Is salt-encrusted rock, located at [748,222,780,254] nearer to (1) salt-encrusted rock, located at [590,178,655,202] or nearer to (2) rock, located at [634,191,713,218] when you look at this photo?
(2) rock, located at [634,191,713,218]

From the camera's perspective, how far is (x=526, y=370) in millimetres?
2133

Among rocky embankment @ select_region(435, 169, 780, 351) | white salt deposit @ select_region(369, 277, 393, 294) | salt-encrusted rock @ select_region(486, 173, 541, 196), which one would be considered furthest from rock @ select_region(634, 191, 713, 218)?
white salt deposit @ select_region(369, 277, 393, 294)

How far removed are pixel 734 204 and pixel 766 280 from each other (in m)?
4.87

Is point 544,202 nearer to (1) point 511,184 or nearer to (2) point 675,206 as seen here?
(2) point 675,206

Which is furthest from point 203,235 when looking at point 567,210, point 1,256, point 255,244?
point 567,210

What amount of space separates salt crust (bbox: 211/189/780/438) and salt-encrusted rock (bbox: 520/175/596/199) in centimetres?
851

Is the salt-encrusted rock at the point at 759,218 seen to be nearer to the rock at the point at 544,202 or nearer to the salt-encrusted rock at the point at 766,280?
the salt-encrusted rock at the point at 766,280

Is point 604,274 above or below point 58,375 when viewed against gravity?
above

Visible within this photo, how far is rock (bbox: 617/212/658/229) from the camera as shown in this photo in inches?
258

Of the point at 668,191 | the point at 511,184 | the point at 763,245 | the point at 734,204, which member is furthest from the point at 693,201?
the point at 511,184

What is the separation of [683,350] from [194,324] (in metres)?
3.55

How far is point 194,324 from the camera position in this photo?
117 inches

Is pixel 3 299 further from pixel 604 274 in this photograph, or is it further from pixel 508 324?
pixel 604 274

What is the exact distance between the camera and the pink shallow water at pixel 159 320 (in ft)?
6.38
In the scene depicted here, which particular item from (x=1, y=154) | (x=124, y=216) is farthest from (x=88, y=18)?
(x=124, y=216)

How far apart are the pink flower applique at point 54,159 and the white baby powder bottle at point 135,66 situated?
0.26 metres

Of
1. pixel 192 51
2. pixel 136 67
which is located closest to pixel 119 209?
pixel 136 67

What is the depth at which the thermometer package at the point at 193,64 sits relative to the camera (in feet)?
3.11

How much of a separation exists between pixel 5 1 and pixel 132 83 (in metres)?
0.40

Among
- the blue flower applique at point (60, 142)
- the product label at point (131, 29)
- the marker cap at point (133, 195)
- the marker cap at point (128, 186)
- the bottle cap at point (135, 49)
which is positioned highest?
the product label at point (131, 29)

- [PROBLEM] Put the lines of the entries above, starting at the line with "What is the depth" and running through the last line of the entries, into a Markdown table with the columns Row and Entry line, leaving out blank lines.

- [RESPONSE TO THIS EXERCISE]
| Row | Entry line |
|---|---|
| 1 | What is the depth at which the thermometer package at the point at 193,64 sits relative to the camera (in feet)? |
| 2 | 3.11 |
| 3 | How much of a separation exists between pixel 5 1 and pixel 132 83 (in metres)? |
| 4 | 0.40 |
| 5 | Among |
| 6 | - the blue flower applique at point (60, 142) |
| 7 | - the product label at point (131, 29) |
| 8 | - the marker cap at point (133, 195) |
| 9 | - the marker cap at point (128, 186) |
| 10 | - the bottle cap at point (135, 49) |
| 11 | which is positioned highest? |
| 12 | the product label at point (131, 29) |